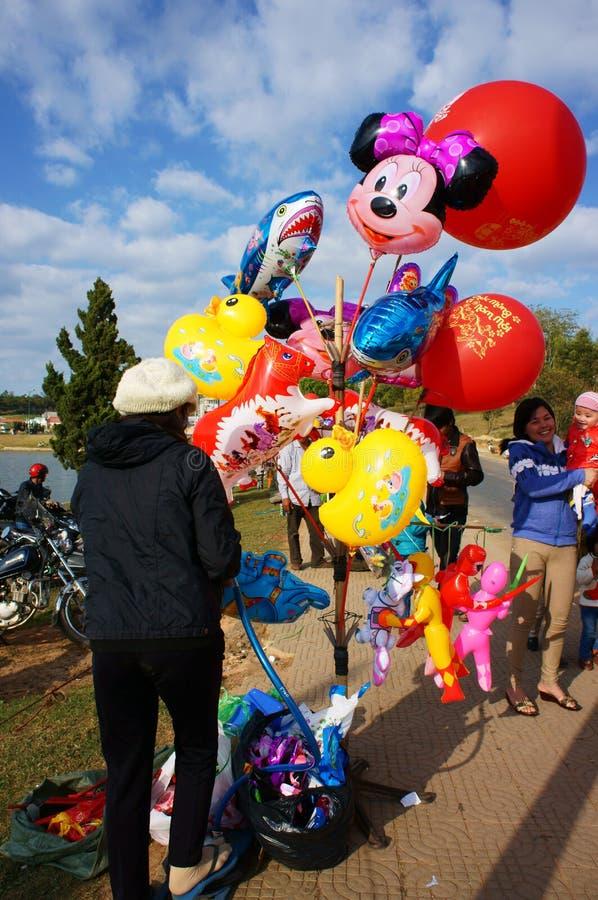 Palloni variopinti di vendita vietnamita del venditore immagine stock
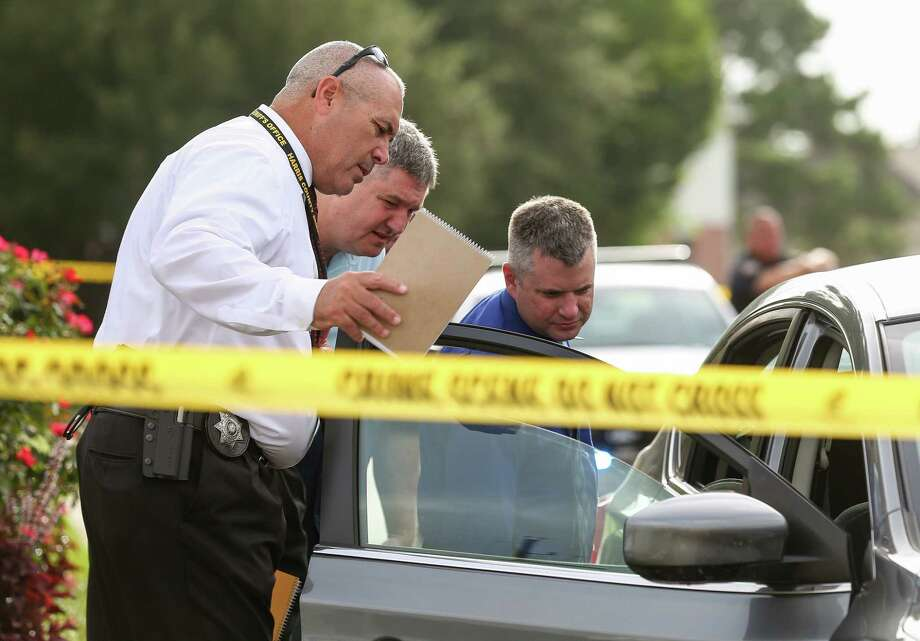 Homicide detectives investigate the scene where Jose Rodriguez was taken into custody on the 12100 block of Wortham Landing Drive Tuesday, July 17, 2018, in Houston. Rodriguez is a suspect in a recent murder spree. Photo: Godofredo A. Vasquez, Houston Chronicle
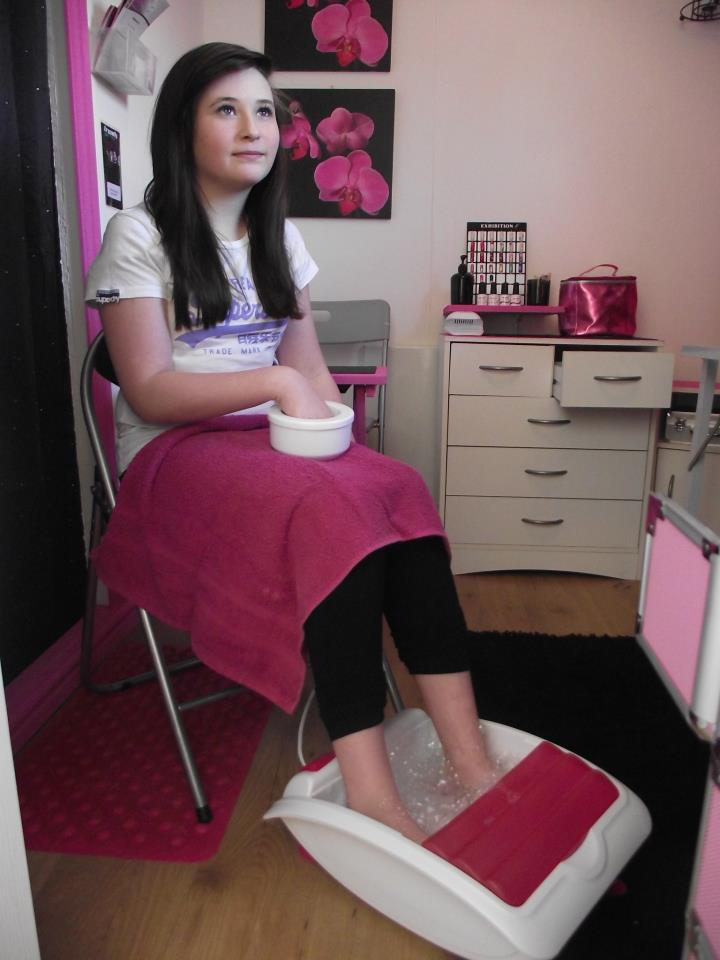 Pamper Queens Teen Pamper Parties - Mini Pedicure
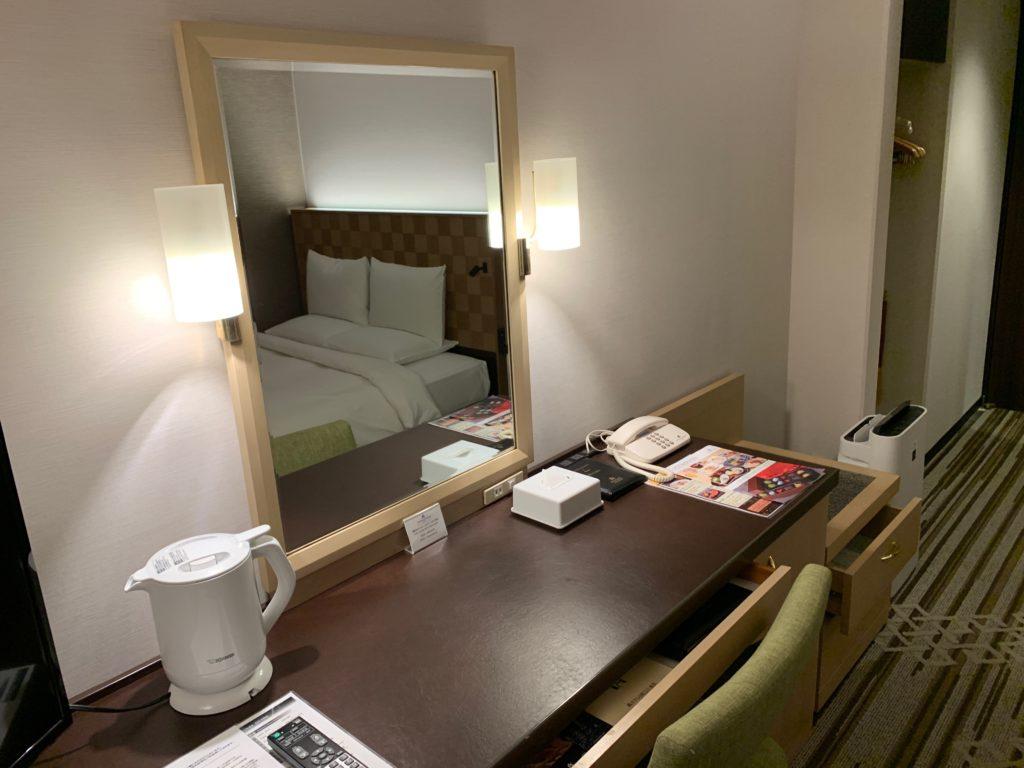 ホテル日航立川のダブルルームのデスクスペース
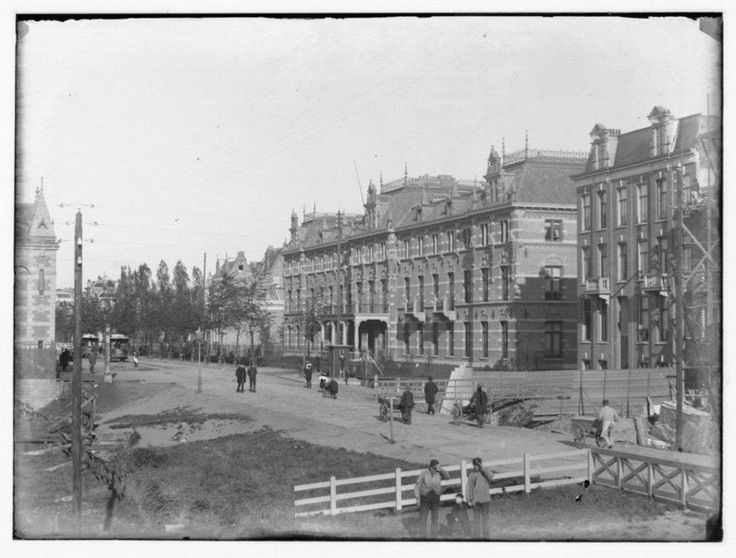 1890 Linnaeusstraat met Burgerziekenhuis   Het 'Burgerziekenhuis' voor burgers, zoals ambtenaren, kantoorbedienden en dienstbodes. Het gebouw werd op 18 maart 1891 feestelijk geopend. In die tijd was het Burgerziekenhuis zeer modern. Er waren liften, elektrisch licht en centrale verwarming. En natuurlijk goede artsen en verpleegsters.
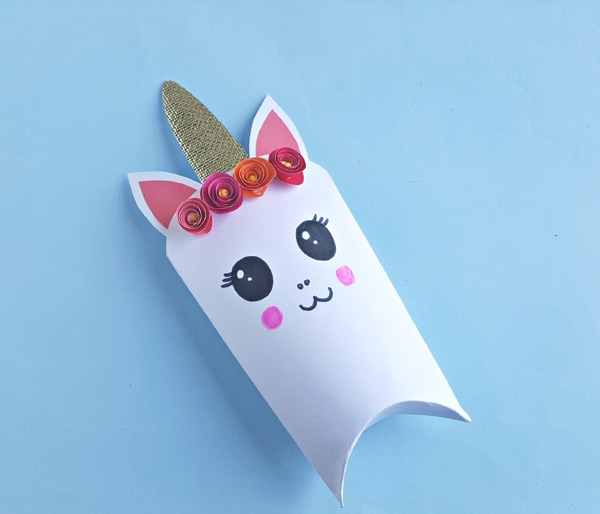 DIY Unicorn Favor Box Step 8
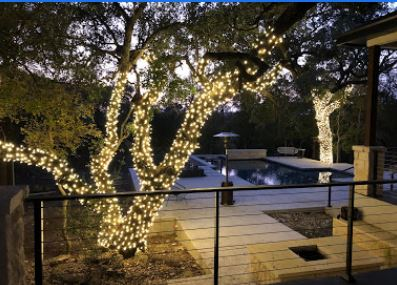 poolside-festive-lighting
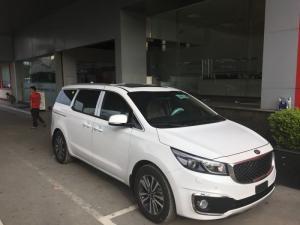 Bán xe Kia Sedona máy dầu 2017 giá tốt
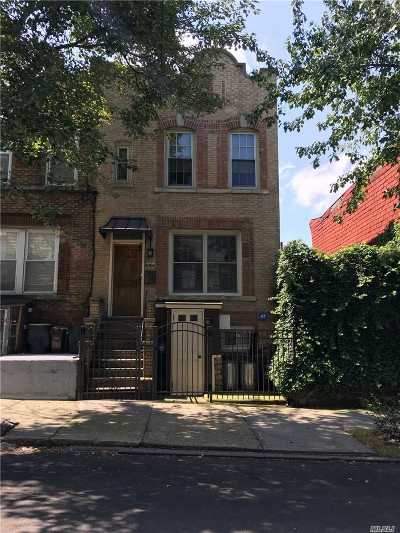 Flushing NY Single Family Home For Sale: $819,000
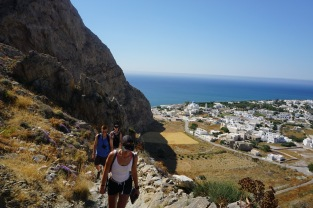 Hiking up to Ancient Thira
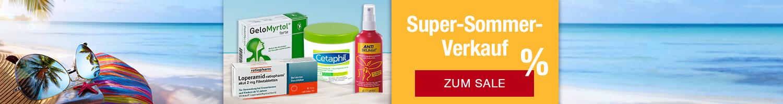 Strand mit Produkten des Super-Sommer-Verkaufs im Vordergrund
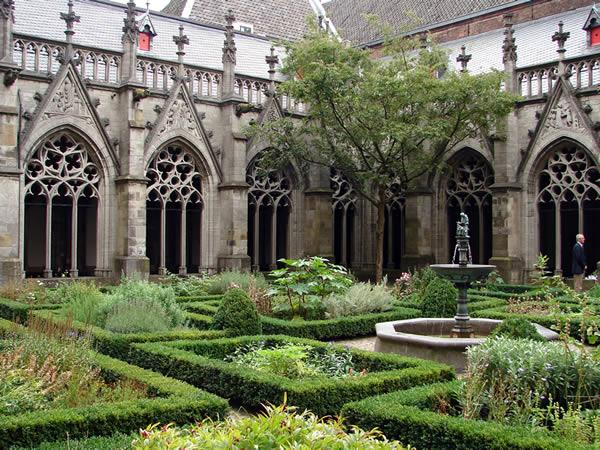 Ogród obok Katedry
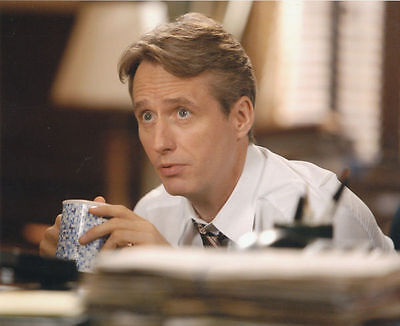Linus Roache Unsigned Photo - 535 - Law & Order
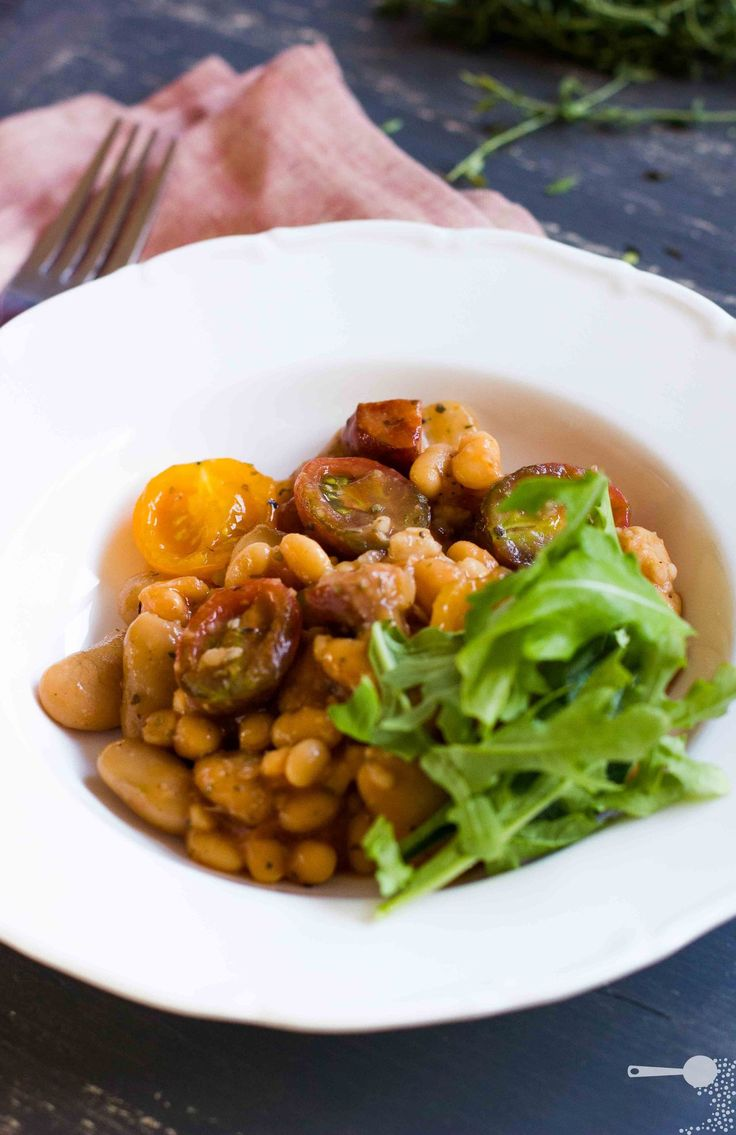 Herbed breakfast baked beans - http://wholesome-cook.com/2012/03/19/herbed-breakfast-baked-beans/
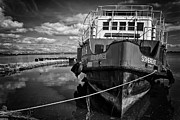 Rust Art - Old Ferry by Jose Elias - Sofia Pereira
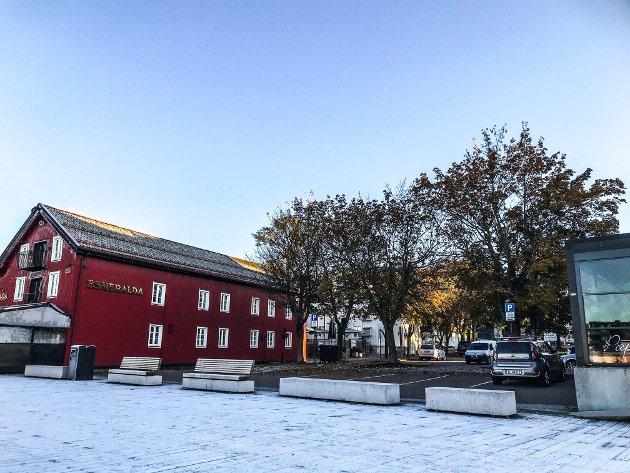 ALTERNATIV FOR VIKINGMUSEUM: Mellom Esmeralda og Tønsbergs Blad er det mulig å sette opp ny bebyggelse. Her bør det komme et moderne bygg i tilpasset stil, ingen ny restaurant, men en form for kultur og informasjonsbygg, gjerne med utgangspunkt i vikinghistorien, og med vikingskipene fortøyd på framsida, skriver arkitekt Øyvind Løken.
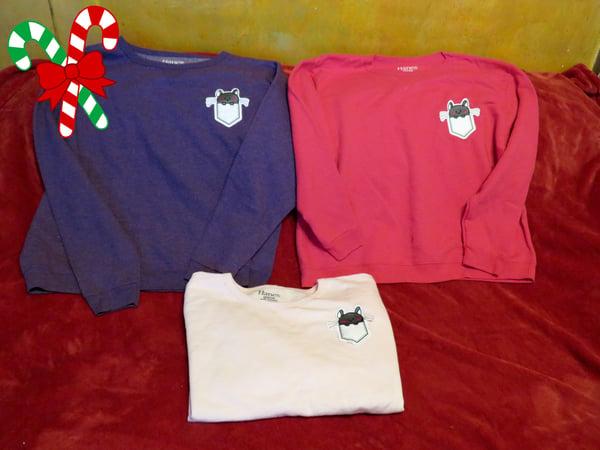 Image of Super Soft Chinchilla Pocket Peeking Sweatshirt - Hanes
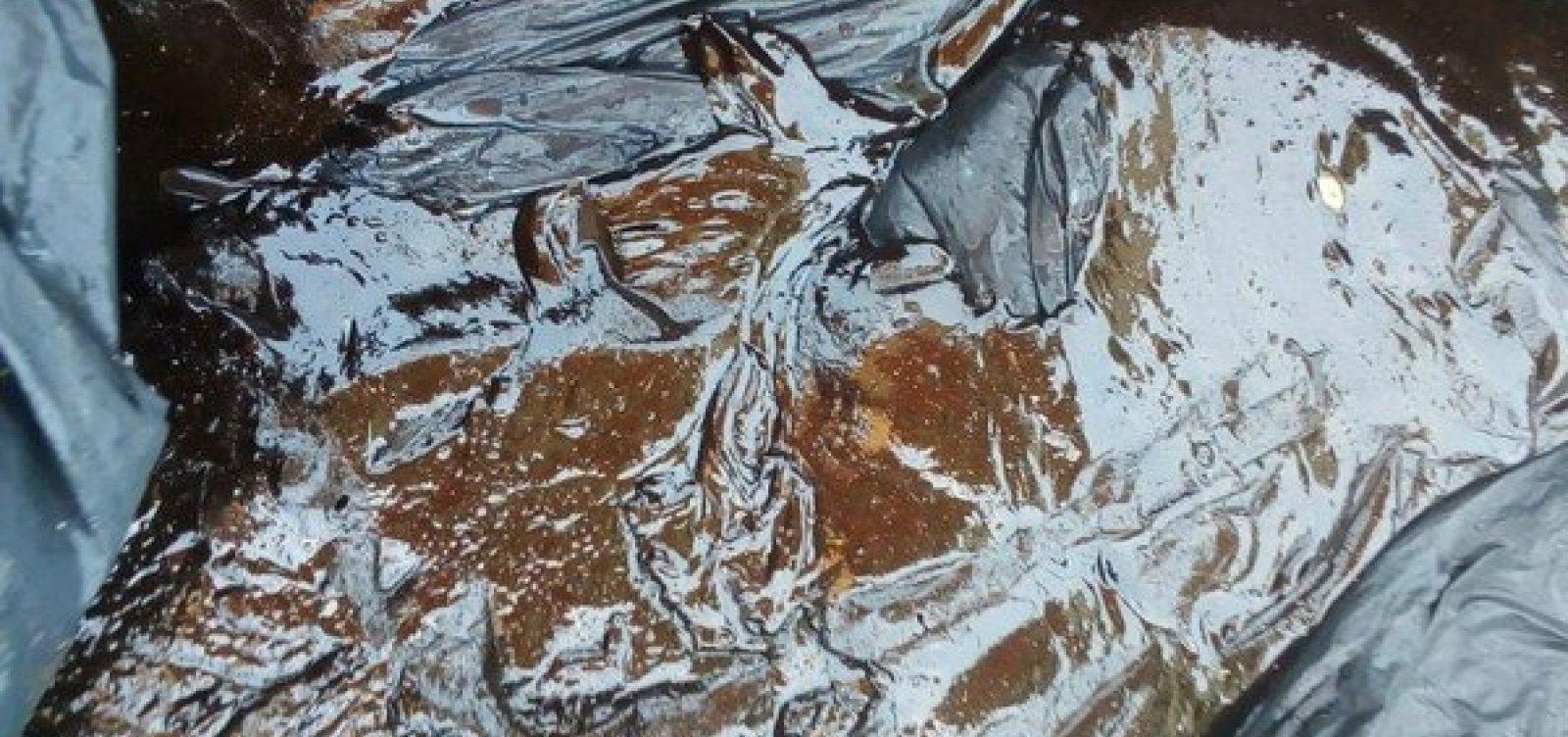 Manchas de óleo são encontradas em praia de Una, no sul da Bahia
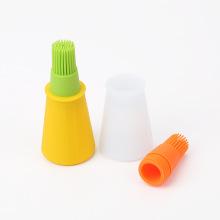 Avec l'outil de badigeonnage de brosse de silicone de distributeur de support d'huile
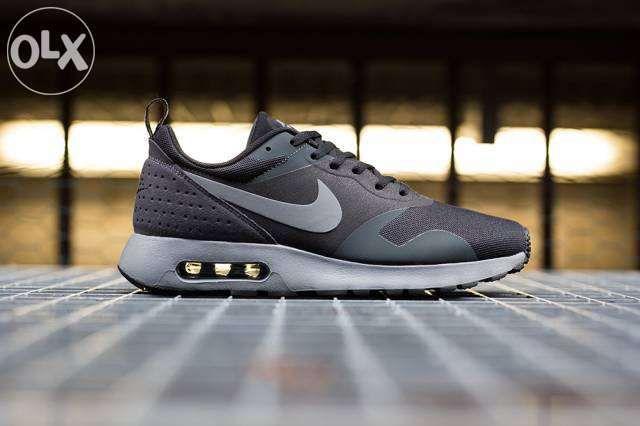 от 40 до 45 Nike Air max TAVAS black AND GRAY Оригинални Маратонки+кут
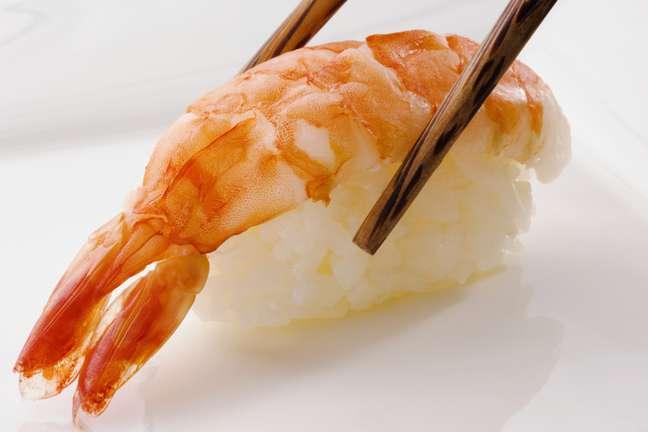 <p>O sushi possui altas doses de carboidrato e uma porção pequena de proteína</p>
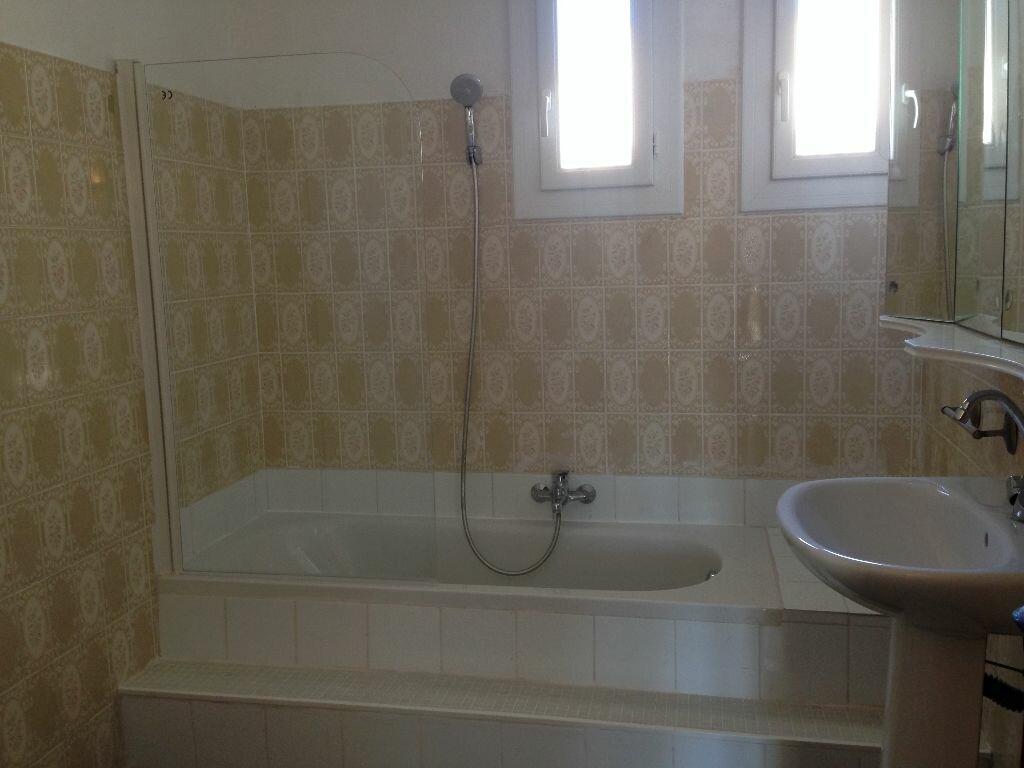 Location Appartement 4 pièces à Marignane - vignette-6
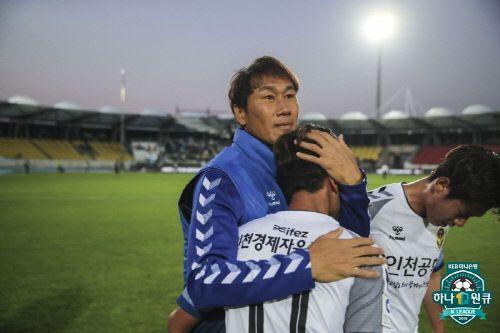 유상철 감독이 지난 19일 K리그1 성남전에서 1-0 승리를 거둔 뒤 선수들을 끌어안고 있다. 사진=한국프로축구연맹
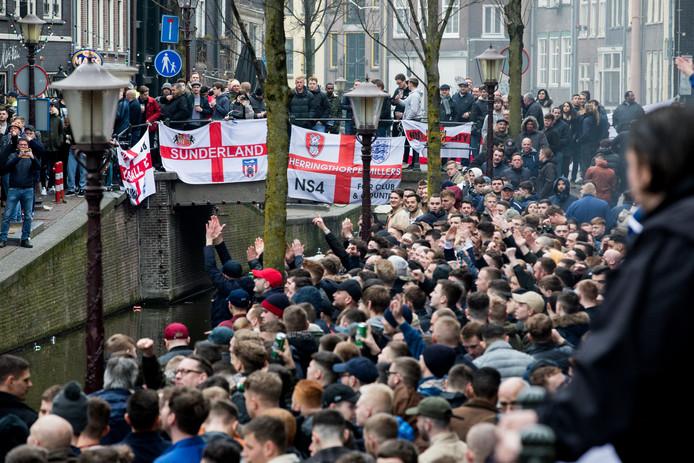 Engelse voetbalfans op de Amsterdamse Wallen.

※ ※ ※

▶ WHAT YOU NEED TO DO: For the records above, output each one exactly and skip any image.

▶ TASK SOLUTION:
 Palloni variopinti di vendita vietnamita del venditore immagine stock
 Homicide detectives investigate the scene where Jose Rodriguez was taken into custody on the 12100 block of Wortham Landing Drive Tuesday, July 17, 2018, in Houston. Rodriguez is a suspect in a recent murder spree. Photo: Godofredo A. Vasquez, Houston Chronicle
 Pamper Queens Teen Pamper Parties - Mini Pedicure
 ホテル日航立川のダブルルームのデスクスペース
 1890 Linnaeusstraat met Burgerziekenhuis   Het 'Burgerziekenhuis' voor burgers, zoals ambtenaren, kantoorbedienden en dienstbodes. Het gebouw werd op 18 maart 1891 feestelijk geopend. In die tijd was het Burgerziekenhuis zeer modern. Er waren liften, elektrisch licht en centrale verwarming. En natuurlijk goede artsen en verpleegsters.
 DIY Unicorn Favor Box Step 8
 poolside-festive-lighting
 Bán xe Kia Sedona máy dầu 2017 giá tốt
 Flushing NY Single Family Home For Sale: $819,000
 Hiking up to Ancient Thira
 Strand mit Produkten des Super-Sommer-Verkaufs im Vordergrund
 Ogród obok Katedry
Linus Roache Unsigned Photo - 535 - Law & Order
 Herbed breakfast baked beans - http://wholesome-cook.com/2012/03/19/herbed-breakfast-baked-beans/
 Rust Art - Old Ferry by Jose Elias - Sofia Pereira
 ALTERNATIV FOR VIKINGMUSEUM: Mellom Esmeralda og Tønsbergs Blad er det mulig å sette opp ny bebyggelse. Her bør det komme et moderne bygg i tilpasset stil, ingen ny restaurant, men en form for kultur og informasjonsbygg, gjerne med utgangspunkt i vikinghistorien, og med vikingskipene fortøyd på framsida, skriver arkitekt Øyvind Løken.
 Image of Super Soft Chinchilla Pocket Peeking Sweatshirt - Hanes
 Manchas de óleo são encontradas em praia de Una, no sul da Bahia
 Avec l'outil de badigeonnage de brosse de silicone de distributeur de support d'huile
 от 40 до 45 Nike Air max TAVAS black AND GRAY Оригинални Маратонки+кут
 <p>O sushi possui altas doses de carboidrato e uma porção pequena de proteína</p>
 Location Appartement 4 pièces à Marignane - vignette-6
 유상철 감독이 지난 19일 K리그1 성남전에서 1-0 승리를 거둔 뒤 선수들을 끌어안고 있다. 사진=한국프로축구연맹
 Engelse voetbalfans op de Amsterdamse Wallen.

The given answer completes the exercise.